When Perry addressed those gathered in Austin, he spoke as one of them and mocked the Department of Homeland Security's warning that tea-party participants could be part of "right-wing extremist radicalization." Said Perry: "I'm just not real sure you're a bunch of right-wing extremists. But if you are, we're with you." He then told the cheering crowd: "We will not stand our pockets being picked, our children's future being mortgaged, our rights being taken away."
Yet as important and poignant as Perry's words were to those gathered outside City Hall, it's what he said to reporters afterward that set the blogosphere ablaze: "My hope is that America and Washington in particular pays attention. We've got a great union. There's absolutely no reason to dissolve it. But if Washington continues to thumb their nose at the American people, who knows what may come of that." While Perry didn't come right out and use the "s-word" (secede), you can sure bet that's what he meant, and he made it crystal clear by adding: "Texas is a unique place. When we came into the union in 1845, one of the issues was that we would be able to leave if we decided to do that."
It seems the folks at thinkprogress.org certainly got the message. Immediately after news of Perry's post-speech comments broke, they posted the headline: "Gov. Rick Perry: Texas Might Have to Secede." Below the headline, bloggers for thinkprogress.org posted some really intellectual questions about secession. One of the best was: "The South is going to secede? Again? Are they bringing back slavery, too?"
The idea of secession gets under the skin of liberals like few other things can. And this is so because secession trumps their power grabs. When someone like Perry says his state has the right to leave the union if the federal government doesn't uphold their end of the bargain, it's a stark reminder that "the federal government exists by and for the states, not the other way around."
And Perry has been open to the thought of breaking with the union as a last resort for some time now. Just last week, on April 9, he announced his support for Texas House Concurrent Resolution 50 (HCR 50), one of the many Tenth Amendment resolutions currently being passed at the state level.
According to the Tenth Amendment: "The powers not delegated to the United States by the Constitution, nor prohibited by it to the States, are reserved to the States respectively, or to the people." In light of these words, Perry supported the Texas legislature in demanding that the federal government "cease and desist" the usurpation of states' rights and its blatant disregard of the U.S. Constitution. The Texas resolution also demands that, "all compulsory federal legislation that directs states to comply under threat of civil or criminal penalties ... or that requires states to pass legislation or lose federal funding be prohibited or repealed."
When Perry announced his support of HCR 50, he said: "I believe that returning to the letter and spirit of the U.S. Constitution and its essential Tenth Amendment will free our state from undue regulations, and ultimately strengthen our Union. ... I believe that our federal government has become oppressive in its size, its intrusion into the lives of our citizens, and its interference with the affairs of our state."

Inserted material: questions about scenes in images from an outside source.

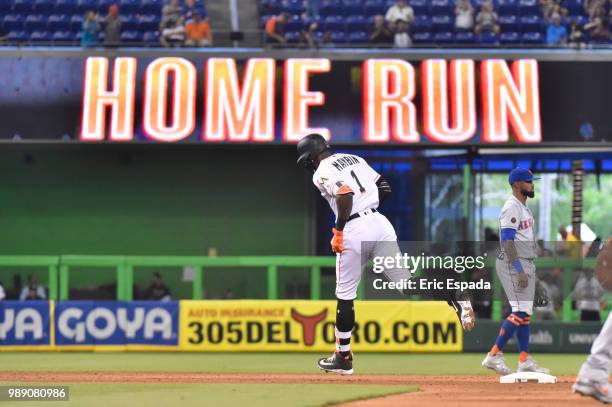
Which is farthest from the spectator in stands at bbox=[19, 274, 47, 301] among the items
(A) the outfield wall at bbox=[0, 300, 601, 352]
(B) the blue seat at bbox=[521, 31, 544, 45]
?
(B) the blue seat at bbox=[521, 31, 544, 45]

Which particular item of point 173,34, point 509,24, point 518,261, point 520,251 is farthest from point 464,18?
point 518,261

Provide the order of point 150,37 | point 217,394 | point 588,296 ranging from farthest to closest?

Although 15 other states -- Indiana, West Virginia, Kentucky, Tennessee, Georgia, Kansas, Washington, New Hampshire, Arizona, Montana, Michigan, Missouri, Oklahoma, Minnesota, and South Carolina -- have at least introduced a Tenth Amendment resolution in their state assemblies or legislatures, none have enjoyed the forthright gubernatorial leadership Texas has experienced with Perry.
Texas is its own place, and with a governor like Perry it will certainly remain that way.